• **Extrait choisi**
Beaux quartiers

Sous un ciel noir balayé par le phare de la tour Eiffel, juste devant l’Arc de Triomphe, un bus pour touristes prolonge son tour dans la nuit. C’est la fête sur le toit. Les yeux rivés aux passagers, un cortège de piétons scande les noms d’Ademo et N.O.S. depuis le bitume. Puis il reprend en chœur les morceaux de leur nouvel album, Deux frères. Ce tant attendu quatrième opus n’avait guère besoin d’opération de promotion, mais PNL lui a quand même offert un tour d’honneur sur les Champs-Élysées, où fonçait l’équipe de France de football l’été dernier. Par pur plaisir, le duo se « promène dans les beaux quartiers avec le seum qui fait peur aux riches », comme le dit le morceau d’ouverture, « Au DD ». Mais là n’est pas la seule raison de la virée.

Dans le déclin du jour, le bus a perdu son escorte de voitures Uber. Plus tôt, on pouvait les voir l’accompagner à travers les rues de la capitale, prouvant que le défilé compte moins pour le groupe de rap que pour celui des véhicules avec chauffeurs (VTC). En sélectionnant l’option #PNL au moment de réserver une course sur l’application, les 5 et 6 avril, les Parisiens pouvaient bénéficier d’un trajet gratuit entre 11 à 23 h. L’offre était non seulement visible sur les réseaux sociaux de la marque, mais elle a aussi été relayée par le duo de Corbeil-Essonnes et des journalistes triés sur le volet. Avec ce « partenariat exclusif », moyennant un gros chèque, Uber se paye le luxe d’accompagner les artistes au sommet de la tour Eiffel, où ils brassent désormais des montagnes de billets.

Crédits : Uber

Discrets et fidèles à la « famille », Tarik et Nabil Andrieu acceptent les nouveaux compagnons de route à condition qu’ils collent à leur esthétique, mélange de poésie désabusée et de cynisme bravache. Drake a essayé de les suivre à ses dépens : il se murmure que les deux frères ne lui ont pas accordé le droit de reprendre « À l’Ammoniaque ». On ne prend pas si facilement place sur le siège passager. Malgré les odeurs de shit, Uber l’a fait. Car en dix ans d’existence, la société fondée à San Francisco est devenue une référence jusque dans le quartier des Tarterêts. D’abord citée par Drake en février 2015 dans le morceau « Energy », elle s’est répandue à travers de nombreux titres, sans qu’un rappeur n’admette avoir été payé pour ça.

Si plusieurs membres du label de Rick Ross, Maybach Music Group, comme Meek Mill ou Walen, évoquent la marque, aucun partenariat ne les lie officiellement. Le Français Nekfeu ne semble pas davantage avoir été rémunéré pour l’évoquer à deux reprises dans l’album Cyborg, sorti en décembre 2016. « Dans l’équipe, y’a des gros scars-la, en mode Uber », chante-t-il sur le morceau « Squa », alors qu’on entend « j’aime rouler dans la ville, quand je me fais chier, je fais quelques tours d’Uber » sur « Saturne ».

• **Consigne**
D'après l'article sur PNL et Uber, dans quel morceau Drake a-t-il cité Uber pour la première fois en février 2015 ? Ces lignes viennent d'une autre source.

[Extraits d'un jeu de données spatiales]
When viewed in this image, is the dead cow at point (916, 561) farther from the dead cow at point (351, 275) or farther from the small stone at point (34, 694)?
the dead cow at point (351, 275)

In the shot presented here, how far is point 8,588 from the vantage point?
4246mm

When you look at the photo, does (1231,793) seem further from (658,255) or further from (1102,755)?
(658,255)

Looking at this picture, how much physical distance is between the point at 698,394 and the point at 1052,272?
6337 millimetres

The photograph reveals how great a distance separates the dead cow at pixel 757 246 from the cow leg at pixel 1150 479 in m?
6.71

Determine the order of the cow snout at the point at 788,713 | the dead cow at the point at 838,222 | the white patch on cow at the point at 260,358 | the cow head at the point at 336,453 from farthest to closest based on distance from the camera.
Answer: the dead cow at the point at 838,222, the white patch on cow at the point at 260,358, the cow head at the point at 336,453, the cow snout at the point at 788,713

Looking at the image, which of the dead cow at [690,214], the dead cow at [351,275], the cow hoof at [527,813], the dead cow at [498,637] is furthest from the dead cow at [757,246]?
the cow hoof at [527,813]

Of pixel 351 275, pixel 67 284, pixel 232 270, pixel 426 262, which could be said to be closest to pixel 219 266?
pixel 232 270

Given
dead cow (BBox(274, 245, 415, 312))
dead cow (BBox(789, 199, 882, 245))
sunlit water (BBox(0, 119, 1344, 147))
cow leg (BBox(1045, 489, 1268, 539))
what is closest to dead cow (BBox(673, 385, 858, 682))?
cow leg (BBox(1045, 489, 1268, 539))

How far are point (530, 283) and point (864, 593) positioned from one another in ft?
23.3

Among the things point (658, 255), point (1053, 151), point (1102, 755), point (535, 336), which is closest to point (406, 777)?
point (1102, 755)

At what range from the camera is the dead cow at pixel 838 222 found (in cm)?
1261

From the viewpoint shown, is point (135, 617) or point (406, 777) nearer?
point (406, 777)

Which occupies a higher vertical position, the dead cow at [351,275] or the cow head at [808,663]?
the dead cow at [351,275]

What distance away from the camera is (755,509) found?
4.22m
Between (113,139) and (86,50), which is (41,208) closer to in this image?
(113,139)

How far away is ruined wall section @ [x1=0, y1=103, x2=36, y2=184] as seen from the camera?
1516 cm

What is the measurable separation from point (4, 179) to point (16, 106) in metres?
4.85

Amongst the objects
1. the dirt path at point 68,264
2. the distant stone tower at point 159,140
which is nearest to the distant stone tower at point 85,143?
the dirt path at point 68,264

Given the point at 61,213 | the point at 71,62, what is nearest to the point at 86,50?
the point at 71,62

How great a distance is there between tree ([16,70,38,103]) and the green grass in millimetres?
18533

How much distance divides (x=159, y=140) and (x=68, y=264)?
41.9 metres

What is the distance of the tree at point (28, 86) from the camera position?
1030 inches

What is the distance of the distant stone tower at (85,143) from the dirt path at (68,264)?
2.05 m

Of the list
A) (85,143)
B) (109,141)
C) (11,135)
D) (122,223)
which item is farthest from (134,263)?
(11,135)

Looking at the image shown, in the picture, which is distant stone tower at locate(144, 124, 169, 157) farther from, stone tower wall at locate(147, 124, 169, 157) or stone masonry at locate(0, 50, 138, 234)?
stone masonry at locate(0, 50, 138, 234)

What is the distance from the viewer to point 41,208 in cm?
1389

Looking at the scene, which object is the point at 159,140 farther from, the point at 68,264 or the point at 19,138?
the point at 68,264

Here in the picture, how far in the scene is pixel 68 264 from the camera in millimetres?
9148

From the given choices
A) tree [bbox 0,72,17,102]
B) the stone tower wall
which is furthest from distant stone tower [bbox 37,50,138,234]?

• **Solution**
Dans le morceau « Energy ».